▸ AIM OF THE EXERCISE
From the entries below, copy every line holding the word "https".

▸ MATERIALS PROVIDED
═══
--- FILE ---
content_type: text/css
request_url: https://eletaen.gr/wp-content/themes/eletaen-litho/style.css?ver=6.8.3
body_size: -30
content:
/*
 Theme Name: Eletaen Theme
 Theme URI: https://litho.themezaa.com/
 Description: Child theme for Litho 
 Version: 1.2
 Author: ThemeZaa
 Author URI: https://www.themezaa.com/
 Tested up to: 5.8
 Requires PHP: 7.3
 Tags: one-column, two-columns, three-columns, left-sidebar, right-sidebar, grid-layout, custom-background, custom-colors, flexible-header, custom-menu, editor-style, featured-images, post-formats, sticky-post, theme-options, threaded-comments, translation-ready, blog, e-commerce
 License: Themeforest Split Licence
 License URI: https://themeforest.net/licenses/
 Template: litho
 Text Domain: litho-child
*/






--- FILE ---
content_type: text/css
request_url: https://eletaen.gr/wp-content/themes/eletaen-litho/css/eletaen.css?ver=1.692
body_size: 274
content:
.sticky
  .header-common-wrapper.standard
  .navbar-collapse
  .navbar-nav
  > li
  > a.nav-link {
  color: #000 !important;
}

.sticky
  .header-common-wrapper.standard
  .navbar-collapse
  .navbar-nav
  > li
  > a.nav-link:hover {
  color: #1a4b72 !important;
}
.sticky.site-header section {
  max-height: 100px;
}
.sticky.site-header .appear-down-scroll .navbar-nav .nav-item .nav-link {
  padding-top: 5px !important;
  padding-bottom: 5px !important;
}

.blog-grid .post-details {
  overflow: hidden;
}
═══
▸ TASK RESULT
request_url: https://eletaen.gr/wp-content/themes/eletaen-litho/style.css?ver=6.8.3
 Theme URI: https://litho.themezaa.com/
 Author URI: https://www.themezaa.com/
 License URI: https://themeforest.net/licenses/
request_url: https://eletaen.gr/wp-content/themes/eletaen-litho/css/eletaen.css?ver=1.692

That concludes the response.